Records taken from a collection
- - - - - - -

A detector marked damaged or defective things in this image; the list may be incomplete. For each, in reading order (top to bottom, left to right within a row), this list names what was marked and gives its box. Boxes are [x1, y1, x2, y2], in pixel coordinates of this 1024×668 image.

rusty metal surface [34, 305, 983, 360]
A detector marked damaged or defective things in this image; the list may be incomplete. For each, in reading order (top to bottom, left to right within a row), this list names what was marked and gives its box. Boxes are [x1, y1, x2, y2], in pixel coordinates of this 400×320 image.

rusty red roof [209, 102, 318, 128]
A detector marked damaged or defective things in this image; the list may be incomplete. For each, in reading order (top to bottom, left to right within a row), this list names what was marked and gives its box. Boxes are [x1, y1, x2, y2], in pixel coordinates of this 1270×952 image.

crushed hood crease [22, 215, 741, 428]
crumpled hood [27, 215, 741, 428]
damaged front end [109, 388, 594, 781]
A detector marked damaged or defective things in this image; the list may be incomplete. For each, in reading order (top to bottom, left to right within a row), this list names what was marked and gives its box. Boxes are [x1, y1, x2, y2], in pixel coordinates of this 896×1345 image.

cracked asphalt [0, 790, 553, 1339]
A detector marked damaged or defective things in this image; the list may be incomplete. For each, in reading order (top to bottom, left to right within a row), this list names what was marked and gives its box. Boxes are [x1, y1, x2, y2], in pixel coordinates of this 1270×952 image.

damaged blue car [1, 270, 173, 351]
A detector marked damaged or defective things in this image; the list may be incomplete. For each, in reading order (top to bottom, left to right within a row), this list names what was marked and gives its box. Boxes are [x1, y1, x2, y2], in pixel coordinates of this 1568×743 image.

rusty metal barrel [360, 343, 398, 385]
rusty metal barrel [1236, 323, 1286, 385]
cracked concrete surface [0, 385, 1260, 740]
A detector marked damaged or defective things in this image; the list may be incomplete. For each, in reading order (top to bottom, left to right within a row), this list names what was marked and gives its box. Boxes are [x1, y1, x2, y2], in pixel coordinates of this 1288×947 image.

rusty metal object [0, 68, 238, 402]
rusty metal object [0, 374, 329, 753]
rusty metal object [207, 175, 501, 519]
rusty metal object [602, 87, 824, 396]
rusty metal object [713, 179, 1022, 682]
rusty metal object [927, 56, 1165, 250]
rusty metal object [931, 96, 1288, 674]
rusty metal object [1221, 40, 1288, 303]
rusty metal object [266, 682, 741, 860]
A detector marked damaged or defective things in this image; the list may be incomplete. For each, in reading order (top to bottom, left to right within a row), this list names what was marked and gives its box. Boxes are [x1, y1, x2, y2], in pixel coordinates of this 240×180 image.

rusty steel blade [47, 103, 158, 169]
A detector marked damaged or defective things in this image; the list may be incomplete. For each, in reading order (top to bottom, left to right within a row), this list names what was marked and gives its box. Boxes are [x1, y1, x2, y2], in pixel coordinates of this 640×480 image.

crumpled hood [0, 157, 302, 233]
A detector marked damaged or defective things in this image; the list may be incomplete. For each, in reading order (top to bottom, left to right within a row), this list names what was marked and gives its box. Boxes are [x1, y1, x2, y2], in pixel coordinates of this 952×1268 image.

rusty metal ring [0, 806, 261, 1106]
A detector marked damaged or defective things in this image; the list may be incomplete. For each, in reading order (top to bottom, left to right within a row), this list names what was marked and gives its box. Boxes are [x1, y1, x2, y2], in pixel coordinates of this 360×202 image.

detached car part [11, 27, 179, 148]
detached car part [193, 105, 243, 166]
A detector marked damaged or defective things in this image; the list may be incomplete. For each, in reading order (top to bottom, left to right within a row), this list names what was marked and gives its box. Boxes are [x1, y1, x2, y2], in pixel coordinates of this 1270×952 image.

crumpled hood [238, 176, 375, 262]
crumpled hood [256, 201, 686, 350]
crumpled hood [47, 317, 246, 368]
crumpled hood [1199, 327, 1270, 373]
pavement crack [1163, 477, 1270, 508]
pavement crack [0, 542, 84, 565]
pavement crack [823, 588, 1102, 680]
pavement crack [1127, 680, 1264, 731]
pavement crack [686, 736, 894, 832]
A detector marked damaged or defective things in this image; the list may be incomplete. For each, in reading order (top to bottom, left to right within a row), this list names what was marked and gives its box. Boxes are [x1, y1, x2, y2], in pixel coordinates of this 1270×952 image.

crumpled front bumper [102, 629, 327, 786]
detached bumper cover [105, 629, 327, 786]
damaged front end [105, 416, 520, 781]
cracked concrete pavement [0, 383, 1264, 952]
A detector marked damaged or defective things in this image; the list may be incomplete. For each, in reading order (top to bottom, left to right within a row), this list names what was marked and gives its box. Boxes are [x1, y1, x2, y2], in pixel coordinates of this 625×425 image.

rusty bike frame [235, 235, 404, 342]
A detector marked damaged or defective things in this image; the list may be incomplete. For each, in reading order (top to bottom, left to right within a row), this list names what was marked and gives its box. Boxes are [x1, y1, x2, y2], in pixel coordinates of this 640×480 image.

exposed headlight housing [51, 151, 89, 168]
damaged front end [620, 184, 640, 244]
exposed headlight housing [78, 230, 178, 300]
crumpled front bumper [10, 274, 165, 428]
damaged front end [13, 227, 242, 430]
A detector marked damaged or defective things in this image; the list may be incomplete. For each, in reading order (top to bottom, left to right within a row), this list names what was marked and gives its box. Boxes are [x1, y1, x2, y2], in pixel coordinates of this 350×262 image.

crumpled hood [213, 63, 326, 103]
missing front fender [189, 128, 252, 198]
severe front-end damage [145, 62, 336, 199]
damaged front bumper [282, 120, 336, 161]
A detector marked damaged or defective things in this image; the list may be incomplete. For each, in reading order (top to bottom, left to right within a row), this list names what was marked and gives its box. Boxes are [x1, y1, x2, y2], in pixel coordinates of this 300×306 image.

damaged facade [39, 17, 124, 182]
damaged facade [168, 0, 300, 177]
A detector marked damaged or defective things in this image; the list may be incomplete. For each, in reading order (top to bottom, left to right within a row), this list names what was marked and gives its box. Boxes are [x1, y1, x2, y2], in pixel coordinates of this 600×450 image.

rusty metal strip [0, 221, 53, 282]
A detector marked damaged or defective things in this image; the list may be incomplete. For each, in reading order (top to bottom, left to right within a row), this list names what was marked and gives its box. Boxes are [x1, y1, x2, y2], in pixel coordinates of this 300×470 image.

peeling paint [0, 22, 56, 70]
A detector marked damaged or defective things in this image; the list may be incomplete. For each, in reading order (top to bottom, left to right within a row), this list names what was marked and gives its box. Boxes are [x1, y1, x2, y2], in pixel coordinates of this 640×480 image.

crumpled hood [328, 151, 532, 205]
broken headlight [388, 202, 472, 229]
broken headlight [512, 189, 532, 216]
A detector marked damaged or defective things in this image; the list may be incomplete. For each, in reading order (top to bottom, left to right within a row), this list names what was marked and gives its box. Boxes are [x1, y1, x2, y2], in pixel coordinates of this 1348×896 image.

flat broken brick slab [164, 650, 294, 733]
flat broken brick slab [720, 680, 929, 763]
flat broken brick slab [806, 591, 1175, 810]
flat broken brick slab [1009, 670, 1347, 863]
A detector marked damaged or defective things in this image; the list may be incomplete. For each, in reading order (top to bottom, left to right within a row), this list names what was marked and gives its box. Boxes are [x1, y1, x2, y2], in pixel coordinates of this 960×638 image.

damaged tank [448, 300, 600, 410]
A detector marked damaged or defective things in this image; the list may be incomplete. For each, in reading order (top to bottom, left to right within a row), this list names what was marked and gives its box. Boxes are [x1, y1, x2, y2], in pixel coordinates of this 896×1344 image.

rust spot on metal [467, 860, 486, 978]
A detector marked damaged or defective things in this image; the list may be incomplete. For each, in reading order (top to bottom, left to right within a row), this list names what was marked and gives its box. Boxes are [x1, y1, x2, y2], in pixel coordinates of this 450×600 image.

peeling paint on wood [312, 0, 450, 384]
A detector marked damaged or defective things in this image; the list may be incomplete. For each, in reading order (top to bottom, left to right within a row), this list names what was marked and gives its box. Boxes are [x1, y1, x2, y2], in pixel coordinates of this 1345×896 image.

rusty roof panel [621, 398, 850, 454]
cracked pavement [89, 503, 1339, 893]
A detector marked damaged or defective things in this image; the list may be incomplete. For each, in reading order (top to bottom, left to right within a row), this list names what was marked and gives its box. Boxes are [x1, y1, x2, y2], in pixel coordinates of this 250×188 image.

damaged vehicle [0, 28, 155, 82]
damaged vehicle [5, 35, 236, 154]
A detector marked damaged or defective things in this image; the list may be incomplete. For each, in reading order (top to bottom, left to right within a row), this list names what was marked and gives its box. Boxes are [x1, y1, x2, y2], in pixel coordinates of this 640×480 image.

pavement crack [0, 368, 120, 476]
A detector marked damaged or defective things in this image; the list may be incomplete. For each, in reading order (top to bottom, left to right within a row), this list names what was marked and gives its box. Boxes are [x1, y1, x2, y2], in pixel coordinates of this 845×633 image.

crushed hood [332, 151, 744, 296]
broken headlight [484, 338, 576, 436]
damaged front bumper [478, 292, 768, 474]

- - - - - - -

Your instructions :: Please recast the stretch from the start of the records through the line containing "damaged front end [109, 388, 594, 781]" as a two-column CSV with the headers instruction and response. Give one row per record, with its text and its answer each in a single quoted field and line breaks replaced by spaces.

Task answer ::
instruction,response
"A detector marked damaged or defective things in this image; the list may be incomplete. For each, in reading order (top to bottom, left to right within a row), this list names what was marked and gives its box. Boxes are [x1, y1, x2, y2], in pixel coordinates of this 1024×668 image.","rusty metal surface [34, 305, 983, 360]"
"A detector marked damaged or defective things in this image; the list may be incomplete. For each, in reading order (top to bottom, left to right within a row), this list names what was marked and gives its box. Boxes are [x1, y1, x2, y2], in pixel coordinates of this 400×320 image.","rusty red roof [209, 102, 318, 128]"
"A detector marked damaged or defective things in this image; the list may be incomplete. For each, in reading order (top to bottom, left to right within a row), this list names what was marked and gives its box. Boxes are [x1, y1, x2, y2], in pixel coordinates of this 1270×952 image.","crushed hood crease [22, 215, 741, 428] crumpled hood [27, 215, 741, 428] damaged front end [109, 388, 594, 781]"